=== SELECTED EXCERPT ===
>>
Accomplishments and Advancements
ARL has a variety of MHI projects crosscutting a number of different human-robot interaction (HRI) problems. The projects that the panel examined are each at different stages of development and maturity. As a whole, the projects demonstrate both opportunities and challenges for the efforts in this area.
Wingman Software Integration Laboratory
The Wingman Software Integration Laboratory project integrates autonomous control and targeting of an unmanned high-mobility multipurpose wheeled vehicle weapon system with a manned vehicle, resulting in a human-machine combat team. The project’s initial focus has been on the creation of an integrated simulation and testing environment that utilizes data from test locations in Michigan to generate realistic simulation and training situations for soldiers. The simulation environment successfully integrates the Unity game engine for targeting and the Anvil game engine for autonomous vehicle control
using standard methods for communicating between game engines. This integrated system acts as a realistic software-in-the-loop simulation test-bed for the purpose of rapid prototyping in real-world vehicles and realistic experimentation of human-machine decision making and behavior.
Although only 6 months into the project, it is evident that this project is progressing rapidly and has already generated a number of significant accomplishments. The project has produced and demonstrated an initial version of the simulation environment for testing. These accomplishments are partially due to the partnerships between the research team and teams responsible for fielding autonomous components. Potential operational environments and concepts as discussed and developed at weekly meetings with a number of Department of Defense (DOD) partners including the U.S. Army TARDEC, the U.S. Naval Surface Warfare Center Dahlgren Division, the U.S. Army Armament Research Development and Engineering Center (ARDEC), the U.S. Army Maneuver Center of Excellence, the U.S. Army Test and Evaluation Command, and DCS Corporation. This large number of collaborators is evidence of significant Army support for the project. The project has resulted in the creation of several technical reports; while there are no publications to date, it is not surprising, given the short period of this project.
Data collection that is planned includes a simulation event at ARL to assess a warfighter machine interface for the roles in January-February 2018 and use of the Wingman System Integration Laboratory for training and human subjects’ data collection during warfighter experimentation in June-August 2018. The results from these experiments will be critical for determining the long-term applicability and impact of this research.
Leveraging Mutual Information to Enable Human in the Loop
This project explores the development of a type of sensor fusion application that combines physiology-based human neural classifiers generated from electroencephalogram (EEG) data with computer vision-based classifiers for object detection to create classifier ensembles that accurately identify objects in an image. The project examines a rapid serial visual presentation task in which a human subject is briefly presented with an image and must identify target items in the image. A significant portion of this research uses mutual information to evaluate the relevance and redundancy of the generated classifiers in relation to the target. Ideally, a set of highly relevant, minimally redundant classifiers will be identified maximizing performance. Results to date have been a mix of theoretical and empirical studies. These results indicate the strong potential of this approach to identify relevant classifiers but are less able to identify redundant classifiers.
Toward Natural Dialogue with Robots: BOT Language
This project examines natural bidirectional dialogue for human-machine teaming and collaboration. The project focuses on a search-and-navigation task in which a human commander uses dialogue to direct a robot during a search task. To date, the project has focused on the collection of large corpus of data that will be used to automate portions of the overall system. One problem identified is that a large percentage of the data has not been collected from realistic users of the system, such as soldiers and army operators. The directions generated by real users may differ significantly from the directions created by university students or other naïve populations.
<<
=== GIVEN ENTRIES ===
>>
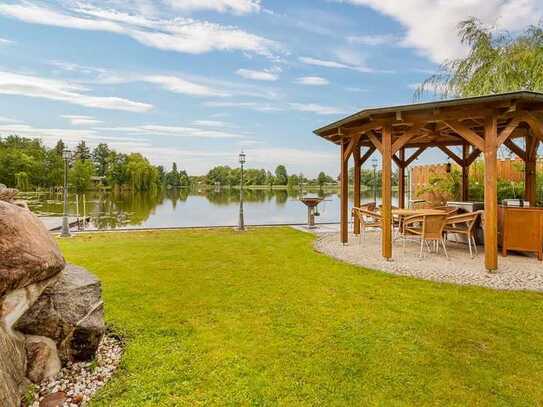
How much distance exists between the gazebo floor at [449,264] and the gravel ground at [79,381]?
4108 mm

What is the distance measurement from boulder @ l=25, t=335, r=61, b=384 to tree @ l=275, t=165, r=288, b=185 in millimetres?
59764

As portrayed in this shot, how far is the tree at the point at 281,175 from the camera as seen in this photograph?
6212 centimetres

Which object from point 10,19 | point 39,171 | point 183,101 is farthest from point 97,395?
point 39,171

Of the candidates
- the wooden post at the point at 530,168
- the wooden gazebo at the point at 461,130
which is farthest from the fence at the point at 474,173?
the wooden gazebo at the point at 461,130

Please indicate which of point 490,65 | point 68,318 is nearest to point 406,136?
point 68,318

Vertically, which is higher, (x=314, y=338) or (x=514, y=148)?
(x=514, y=148)

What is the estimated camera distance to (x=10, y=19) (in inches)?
363

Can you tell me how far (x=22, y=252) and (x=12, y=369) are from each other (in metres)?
0.68

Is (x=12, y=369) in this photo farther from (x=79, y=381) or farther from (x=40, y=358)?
(x=79, y=381)

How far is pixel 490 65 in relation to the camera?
34.2ft

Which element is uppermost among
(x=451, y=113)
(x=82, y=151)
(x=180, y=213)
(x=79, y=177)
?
(x=82, y=151)

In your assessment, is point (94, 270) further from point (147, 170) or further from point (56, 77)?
point (147, 170)

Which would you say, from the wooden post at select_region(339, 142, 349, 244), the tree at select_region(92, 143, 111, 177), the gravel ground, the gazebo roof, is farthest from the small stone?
the tree at select_region(92, 143, 111, 177)

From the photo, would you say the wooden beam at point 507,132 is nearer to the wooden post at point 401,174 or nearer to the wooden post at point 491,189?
the wooden post at point 491,189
<<
=== WORK INSTRUCTIONS ===
1 > In the Accomplishments and Advancements section, why is it a problem that much of the BOT Language data was not collected from realistic users?
2 > Using the Accomplishments and Advancements section, decide whether each statement agrees with the text. Answer yes or no, and quote the deciding words.
(a) The Wingman project had been running for about six months.
(b) The Wingman simulation uses the Anvil game engine for targeting.
(c) Results so far show the mutual information approach is better at identifying redundant classifiers than relevant ones.
3 > Reproduce the Accomplishments and Advancements section from "Toward Natural Dialogue" up to and including "other naïve populations.".

=== SOLUTION LIST ===
1 > Directions given by real users, such as soldiers and army operators, may differ significantly from directions created by university students or other naïve populations.

2 >
(a) Yes: "Although only 6 months into the project"
(b) No: "the Unity game engine for targeting and the Anvil game engine for autonomous vehicle control"
(c) No: "These results indicate the strong potential of this approach to identify relevant classifiers but are less able to identify redundant classifiers."

3 >
Toward Natural Dialogue with Robots: BOT Language
This project examines natural bidirectional dialogue for human-machine teaming and collaboration. The project focuses on a search-and-navigation task in which a human commander uses dialogue to direct a robot during a search task. To date, the project has focused on the collection of large corpus of data that will be used to automate portions of the overall system. One problem identified is that a large percentage of the data has not been collected from realistic users of the system, such as soldiers and army operators. The directions generated by real users may differ significantly from the directions created by university students or other naïve populations.